What did you learn tonight? she asked.

That Jesus was black, I replied.

What? The rector told you that?

No, a kid in class.

Jesus was the son of God. God's representative. He was Jewish. And it doesn't matter. Damn negroes want to make everybody black.

It wasn't a black kid. He was a white boy. I think he's from Port Yooga.

I never seen white people in our church. Besides Rector Byron, of course.

Maybe they go to the eight-o'clock service.

Look, don't you pay attention to foolishness. Learn about the church and God and don't listen to people talking nonsense. White boy or negro.

I looked over at my father and noticed the slim smile on his lips. He didn't raise his eyes from the newspaper, so it was hard to tell whether he was grinning at us or the funny pages.

I was just teasing my mother. Wanted to see what she had to say. But
watching her reaction, I figured anything that annoyed her so much was worth believing in.

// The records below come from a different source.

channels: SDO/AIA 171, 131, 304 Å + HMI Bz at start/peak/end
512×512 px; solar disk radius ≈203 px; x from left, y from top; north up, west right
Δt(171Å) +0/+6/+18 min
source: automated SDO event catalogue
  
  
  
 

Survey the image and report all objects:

Alana Spencer. The name bounced around my skull after that first class and much of the next week. Imagining her became a nice mechanism of escape, especially in church. My mother often caught me staring into space when I was supposed to be singing or praying. You are the one who has to account for your soul, not me, she often whispered in between songs, and it was always loud enough for people around us to hear and give us strange looks. I wondered why Jesus would care if we sang songs in his honor. Why it mattered that we dropped to our knees like the naked women in the Cinemax movies I stayed up on weekends to watch. The need for praise seemed like a black trait. But then I figured that was a ridiculous thought.